Teaching is a profession you can study and plan for, but is something you can’t fully prepare for except by just diving right in. An anonymous teacher gave us these insightful reflections on what surprised them and what they found to be unexpected in their classroom:

  1. “In the first few years I couldn’t envision it ever being easier. I was surprised when I really hit my stride around year four how I could just whip ideas out of nowhere.”

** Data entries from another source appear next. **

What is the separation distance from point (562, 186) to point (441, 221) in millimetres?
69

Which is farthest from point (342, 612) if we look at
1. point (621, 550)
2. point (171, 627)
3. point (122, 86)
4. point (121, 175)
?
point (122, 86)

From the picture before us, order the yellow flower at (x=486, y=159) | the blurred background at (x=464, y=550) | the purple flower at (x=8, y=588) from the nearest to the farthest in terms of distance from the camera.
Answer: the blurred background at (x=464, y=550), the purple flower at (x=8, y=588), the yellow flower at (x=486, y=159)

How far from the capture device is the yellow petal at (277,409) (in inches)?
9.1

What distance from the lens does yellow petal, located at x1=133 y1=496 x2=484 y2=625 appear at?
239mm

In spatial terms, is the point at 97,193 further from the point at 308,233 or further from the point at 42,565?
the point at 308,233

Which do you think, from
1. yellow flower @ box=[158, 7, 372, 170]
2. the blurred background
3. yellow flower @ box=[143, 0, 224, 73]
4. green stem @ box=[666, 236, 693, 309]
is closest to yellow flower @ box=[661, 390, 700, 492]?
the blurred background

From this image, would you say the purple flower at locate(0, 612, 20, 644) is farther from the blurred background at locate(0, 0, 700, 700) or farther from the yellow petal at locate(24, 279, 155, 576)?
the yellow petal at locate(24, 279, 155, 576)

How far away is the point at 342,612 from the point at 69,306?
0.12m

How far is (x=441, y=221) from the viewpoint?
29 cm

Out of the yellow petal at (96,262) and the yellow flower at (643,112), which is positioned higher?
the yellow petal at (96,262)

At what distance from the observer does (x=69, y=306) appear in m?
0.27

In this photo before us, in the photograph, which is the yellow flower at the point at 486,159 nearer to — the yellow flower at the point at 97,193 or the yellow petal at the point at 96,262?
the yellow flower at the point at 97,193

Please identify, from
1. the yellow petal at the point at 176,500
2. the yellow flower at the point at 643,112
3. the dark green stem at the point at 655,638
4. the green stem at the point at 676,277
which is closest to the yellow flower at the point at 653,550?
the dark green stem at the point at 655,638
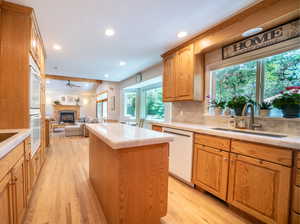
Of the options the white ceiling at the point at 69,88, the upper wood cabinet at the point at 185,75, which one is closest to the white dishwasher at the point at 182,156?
the upper wood cabinet at the point at 185,75

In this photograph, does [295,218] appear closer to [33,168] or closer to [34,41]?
[33,168]

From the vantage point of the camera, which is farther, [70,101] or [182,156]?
[70,101]

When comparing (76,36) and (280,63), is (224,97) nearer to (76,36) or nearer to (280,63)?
(280,63)

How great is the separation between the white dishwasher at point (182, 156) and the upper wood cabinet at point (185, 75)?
0.71 metres

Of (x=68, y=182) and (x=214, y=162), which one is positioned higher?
(x=214, y=162)

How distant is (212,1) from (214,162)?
195 centimetres

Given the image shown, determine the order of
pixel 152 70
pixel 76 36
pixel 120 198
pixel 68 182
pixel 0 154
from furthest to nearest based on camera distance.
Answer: pixel 152 70 < pixel 76 36 < pixel 68 182 < pixel 120 198 < pixel 0 154

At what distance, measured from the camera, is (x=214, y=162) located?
183cm

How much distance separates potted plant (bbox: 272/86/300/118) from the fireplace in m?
11.0

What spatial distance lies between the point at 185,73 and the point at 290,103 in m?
1.52

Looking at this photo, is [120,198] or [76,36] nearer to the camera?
[120,198]

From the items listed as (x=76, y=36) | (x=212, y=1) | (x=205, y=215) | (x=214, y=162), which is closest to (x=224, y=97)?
(x=214, y=162)

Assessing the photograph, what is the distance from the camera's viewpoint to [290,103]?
1.54m

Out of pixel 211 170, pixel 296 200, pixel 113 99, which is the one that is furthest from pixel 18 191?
pixel 113 99
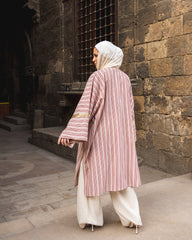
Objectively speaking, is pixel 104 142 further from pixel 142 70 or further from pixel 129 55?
pixel 129 55

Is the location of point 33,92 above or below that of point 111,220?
above

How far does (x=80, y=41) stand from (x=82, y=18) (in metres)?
0.58

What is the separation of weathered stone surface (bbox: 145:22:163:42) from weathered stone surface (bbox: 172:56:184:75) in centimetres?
53

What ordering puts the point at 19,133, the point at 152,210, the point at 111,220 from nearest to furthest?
the point at 111,220
the point at 152,210
the point at 19,133

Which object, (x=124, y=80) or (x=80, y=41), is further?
(x=80, y=41)

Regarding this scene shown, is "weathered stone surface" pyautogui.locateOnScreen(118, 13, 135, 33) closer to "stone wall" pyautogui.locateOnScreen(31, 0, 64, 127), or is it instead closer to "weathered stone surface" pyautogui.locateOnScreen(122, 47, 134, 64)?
"weathered stone surface" pyautogui.locateOnScreen(122, 47, 134, 64)

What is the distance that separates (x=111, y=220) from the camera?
2613mm

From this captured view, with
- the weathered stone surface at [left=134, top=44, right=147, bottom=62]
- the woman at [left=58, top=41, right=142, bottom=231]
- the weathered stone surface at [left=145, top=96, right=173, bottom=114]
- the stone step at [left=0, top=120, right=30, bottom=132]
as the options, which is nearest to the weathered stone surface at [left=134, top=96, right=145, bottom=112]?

  2. “How much I would have to deal with student mental health issues/crises. I’m at a high-pressure school and it’s exceedingly common. There was little to no prep for it in college, and it’s one of the most challenging and heartbreaking things I see. So many amazing kids struggling with mental illness, seeing these kids wandering into my room as shells from what I first knew them as honestly keeps me up at night.”
  3. “Students surprise you, in good and bad ways sometimes. I knew in theory to not judge a book by its cover, but it’s different in practice. That kid who I was sure thought my class was lame? He’s gone on to the advanced class and is working harder than ever. That kid who I thought hated me? She wrote the nicest note at the end of the year. On the flip side, I’ve got kids that got caught with drugs on school property that I NEVER would’ve imagined would. I know neither side should surprise me because people are complicated beings, but still I get blindsided sometimes when I think I know a kid and find out I couldn’t be more wrong.”
  4. “How much work planning is. Even with experience, I still spend longer planning than grading.”
  5. “How difficult grading can be. Time-consuming obviously. But it’s really tricky when kids are throwing answers you didn’t prepare for and aren’t sure how to grade. When you see a pattern of every kid misunderstanding a question except a few and have to decide just how many is enough to give back the point. When the work is so bad you are struggling to find a kid pity points. It’s a lot of seemingly small decisions that can set big precedents.”
  6. “Grading is also weird because I give assignments, grade them, slap them online, it plops a number out for me and then a letter goes on a transcript. It’s a weird amount of power to have.”
  7. “How proud I would be of stupid things, like a nicely organized assignment plan. Or a filing system. Or a sweet rubric. I sent a grammar sheet I made to my fiancé once just to brag about the diagrams I made.”
  8. “Overall the surprises are what keep me in teaching so far. It’s never boring, there’s always a new challenge waiting.”

We thank you for sharing your insights with us, and to our readers!